Activists protest Costa Rican participation in U.S. military academy
It’s been years since former Costa Rican police officer Gerardo Brenes put on his brown uniform, and since then a lot has changed. “I had a lot more hair a lot less stomach,” he says, rubbing his head and patting his belly with a smile.
But it’s what hasn’t changed that was on Brenes’ mind Wednesday at a press conference at the Friends Peace Center in downtown San José, where he and a roomful of human rights activists gathered to discuss the continued training of Costa Rican police at the U.S. Western Hemisphere Institute for Security Cooperation (WHINSEC), in Ft. Benning, Georgia.
WHINSEC, a combat training school formerly known as the School of the Americas, has trained more than 64,000 Latin American soldiers since its creation in 1946. The school has been labeled the “School of Assassins” by human rights activists, who accuse it of ties to some of the region’s most brutal past dictators and death squads.
Costa Rica has sent more than 2,600 police officers to the school since its founding (TT, May, 2007), Brenes said.
“In reality, I didn’t read a single thing on human rights when I was there,” the former police comandante said. “The things I learned weren’t from a police perspective, they were from a military one.”
According to Father Roy Bourgeois, founder of School of the America’s Watch (SOAW), an organization dedicated to WHINSEC’s closure, the Costa Rican police officers have no business training at the base.
“Make no mistake, this is a military combat school,” he said. “So how is it possible that Costa Rica, who abolished its military in 1948 and presented itself as a peacemaker for the world, has its police at this school of assassins?”
Armed with this logic, Bourgeois approached former Costa Rican President Oscar Arias in 2007 and asked him to end his country’s relationship with the school. Arias agreed and publicly announced the change that May.
The issue remained dormant for four years until WikiLeaks released a confidential cable last March. The cable from December 2007 revealed an agreement by a former U.S. Embassy official and Arias’ Public Security Minister Fernando Berrocal to continue sending police to the school.
Due to pressure from human rights groups and his Nobel Peace Prize Laureate status, Arias would not make the change himself, the cable revealed. So the embassy official proposed that Berrocal send him a note recommending that police be trained at WHINSEC. If Arias declined to respond to the note, it would be interpreted as positive silence and the practice could continue.
Berrocal began sending police to Ft. Benning for training shortly after. Public Security Vice Minister Walter Navarro confirmed to the press following the leak that the administration of President Laura Chinchilla also has sent police to WHINSEC.
SOAW estimates that Costa Rica has sent at least 70 police to WHINSEC since Arias’ agreement in 2007. According to Brenes, every police supervisor receives some kind of specialized, military training either at WHINSEC or other schools throughout the region.

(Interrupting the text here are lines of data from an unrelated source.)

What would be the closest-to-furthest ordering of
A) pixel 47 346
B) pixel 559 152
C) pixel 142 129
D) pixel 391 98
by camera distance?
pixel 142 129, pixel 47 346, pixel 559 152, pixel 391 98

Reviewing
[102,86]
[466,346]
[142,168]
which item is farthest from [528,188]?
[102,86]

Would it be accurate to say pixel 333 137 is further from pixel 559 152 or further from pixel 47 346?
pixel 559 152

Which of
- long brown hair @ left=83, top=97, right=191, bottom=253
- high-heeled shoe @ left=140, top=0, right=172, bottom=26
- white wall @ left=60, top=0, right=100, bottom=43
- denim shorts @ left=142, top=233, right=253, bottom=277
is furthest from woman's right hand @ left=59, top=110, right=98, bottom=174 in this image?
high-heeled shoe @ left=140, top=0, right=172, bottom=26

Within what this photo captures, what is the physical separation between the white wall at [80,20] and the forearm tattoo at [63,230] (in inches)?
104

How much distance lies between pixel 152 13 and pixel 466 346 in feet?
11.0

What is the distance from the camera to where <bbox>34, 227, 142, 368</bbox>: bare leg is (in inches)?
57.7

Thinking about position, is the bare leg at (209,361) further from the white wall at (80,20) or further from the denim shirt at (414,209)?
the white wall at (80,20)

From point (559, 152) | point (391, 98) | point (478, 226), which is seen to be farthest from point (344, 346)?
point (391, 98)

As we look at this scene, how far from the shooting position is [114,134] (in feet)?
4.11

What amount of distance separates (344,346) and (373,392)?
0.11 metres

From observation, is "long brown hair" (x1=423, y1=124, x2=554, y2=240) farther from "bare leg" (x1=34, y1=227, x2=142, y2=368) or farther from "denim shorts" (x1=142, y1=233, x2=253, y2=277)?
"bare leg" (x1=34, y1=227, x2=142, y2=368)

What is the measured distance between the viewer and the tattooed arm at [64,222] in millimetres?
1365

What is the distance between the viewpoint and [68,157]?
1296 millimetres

With his original agreement dead in the water, Bourgeois has returned to Costa Rica determined to forge a new one. The small delegation visiting Costa Rica from March 13-15 hoped to meet with members of the Chinchilla administration to discuss a new plan. Those efforts were unsuccessful.
“They said that they were busy,” said Mary Anne Perrone, a member of the delegation. “They didn’t give any more of a reason.”
In the meantime, the delegation has had meetings with human rights groups and the U.N.’s Latin American Institute for the Prevention of Crime. Bourgeois and other delegation members also gave testimony for an affidavit for litigation that aims to prevent Costa Rica from sending police to WHINSEC.
The case, filed in September by Costa Rican human rights lawyer Luis Roberto Zamora, claims that sending cops to WHINSEC violates the Costa Rican Constitution. The case is making its way to Costa Rica’s Constitutional Chamber of the Supreme Court, or Sala IV, where a ruling in Zamora’s favor would give legal weight to a re-establishment of Arias’ original agreement.
“We have a good case that simply shows how having police personnel with military training goes against the Constitution and laws of the country,” Bourgeois said. “It is our sincere hope that very soon Costa Rica will do what is right, what is legal, and will send a powerful message throughout Latin America and the United States.”